You are viewing a plain text version of this content. The canonical link for it is here.
Posted to user@phoenix.apache.org by Lew Jackman <le...@netzero.net> on 2017/07/27 20:36:19 UTC

Full Scan - is it really?

I am joining two tables by using only a key fields in two tables.
(if this were straight hbase, I know I would code with some range scans)
There are many billions of rows in each table.
I am trying to understand the explain plan as I am having difficulties with query 
failures under various load testing scenarios.
When used in sqlline, the query for which I am posting the plan  can take 6-30 seconds.

Below is my explain plan.

CLIENT 173251-CHUNK 87628582101 ROWS 53384270894992 BYTES PARALLEL 1-WAY ROUND ROBIN FULL 
SCAN OVER CLICKS                                                         
     SERVER FILTER BY FIRST KEY ONLY                                                      
                                                                                    
     PARALLEL INNER-JOIN TABLE 0 (SKIP MERGE)                                             
                                                                                    
         CLIENT 5181-CHUNK 14470353216 ROWS 1562798147328 BYTES PARALLEL 256-WAY ROUND ROBIN SKIP SCAN ON 25600 KEYS OVER PRODUCT [0,'020lj7'] - [255,'z4l777']   
             SERVER FILTER BY FIRST KEY ONLY                                              
                                                                                    
     DYNAMIC SERVER FILTER BY CLICKS.SHA_KEY IN (PRODUCT.SHA_KEY)   

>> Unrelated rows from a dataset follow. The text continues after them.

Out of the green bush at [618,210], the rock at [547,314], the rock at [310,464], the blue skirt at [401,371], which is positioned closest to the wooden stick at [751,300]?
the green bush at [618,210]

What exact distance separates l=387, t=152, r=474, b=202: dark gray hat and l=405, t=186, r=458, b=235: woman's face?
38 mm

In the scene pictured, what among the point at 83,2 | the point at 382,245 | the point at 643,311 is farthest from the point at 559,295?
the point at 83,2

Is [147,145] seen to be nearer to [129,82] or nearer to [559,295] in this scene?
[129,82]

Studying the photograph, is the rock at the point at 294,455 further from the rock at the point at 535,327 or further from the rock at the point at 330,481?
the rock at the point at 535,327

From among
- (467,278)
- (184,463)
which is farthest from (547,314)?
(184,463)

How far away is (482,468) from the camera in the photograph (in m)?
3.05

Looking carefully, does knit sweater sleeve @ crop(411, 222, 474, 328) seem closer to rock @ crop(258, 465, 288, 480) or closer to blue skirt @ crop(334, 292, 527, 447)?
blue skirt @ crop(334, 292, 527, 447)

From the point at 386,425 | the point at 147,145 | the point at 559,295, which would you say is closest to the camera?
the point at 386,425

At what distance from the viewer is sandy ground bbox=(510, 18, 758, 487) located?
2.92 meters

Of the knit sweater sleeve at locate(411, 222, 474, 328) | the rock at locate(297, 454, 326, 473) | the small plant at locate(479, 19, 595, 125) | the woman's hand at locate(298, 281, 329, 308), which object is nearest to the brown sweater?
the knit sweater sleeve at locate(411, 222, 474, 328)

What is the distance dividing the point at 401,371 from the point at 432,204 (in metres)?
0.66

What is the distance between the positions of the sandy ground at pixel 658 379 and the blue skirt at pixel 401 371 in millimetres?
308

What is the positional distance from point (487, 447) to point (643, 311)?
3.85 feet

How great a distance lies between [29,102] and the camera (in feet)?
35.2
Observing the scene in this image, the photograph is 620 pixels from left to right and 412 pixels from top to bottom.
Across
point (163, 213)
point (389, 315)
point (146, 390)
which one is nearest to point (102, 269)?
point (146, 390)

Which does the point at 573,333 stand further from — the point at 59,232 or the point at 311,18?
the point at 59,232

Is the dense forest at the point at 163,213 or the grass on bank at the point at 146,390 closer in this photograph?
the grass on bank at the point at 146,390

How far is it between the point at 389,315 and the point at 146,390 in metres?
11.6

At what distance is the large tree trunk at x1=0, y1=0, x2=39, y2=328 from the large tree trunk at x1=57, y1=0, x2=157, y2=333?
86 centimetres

Question: Does " FULL SCAN " truly mean full scan?

I do know that running the hbase map reduce RowCounter to perform a row count, which 
truly is a full scan, can take over 30 minutes. So I am very confused about - when is a 
FULL SCAN really a full scan?

Thanks for any insight.

____________________________________________________________
Actress Maggie Q Shocks With Her Solution To Tummy Troubles
ActivatedYou
http://thirdpartyoffers.netzero.net/TGL3231/597a4efb256f54efb5d0cst02vuc

Re: Full Scan - is it really?

Posted by James Taylor <ja...@apache.org>.
I agree - the explain plan is confusing. Would be good to capture fixing
that in a JIRA. Would you mind sharing your DDL and queries too?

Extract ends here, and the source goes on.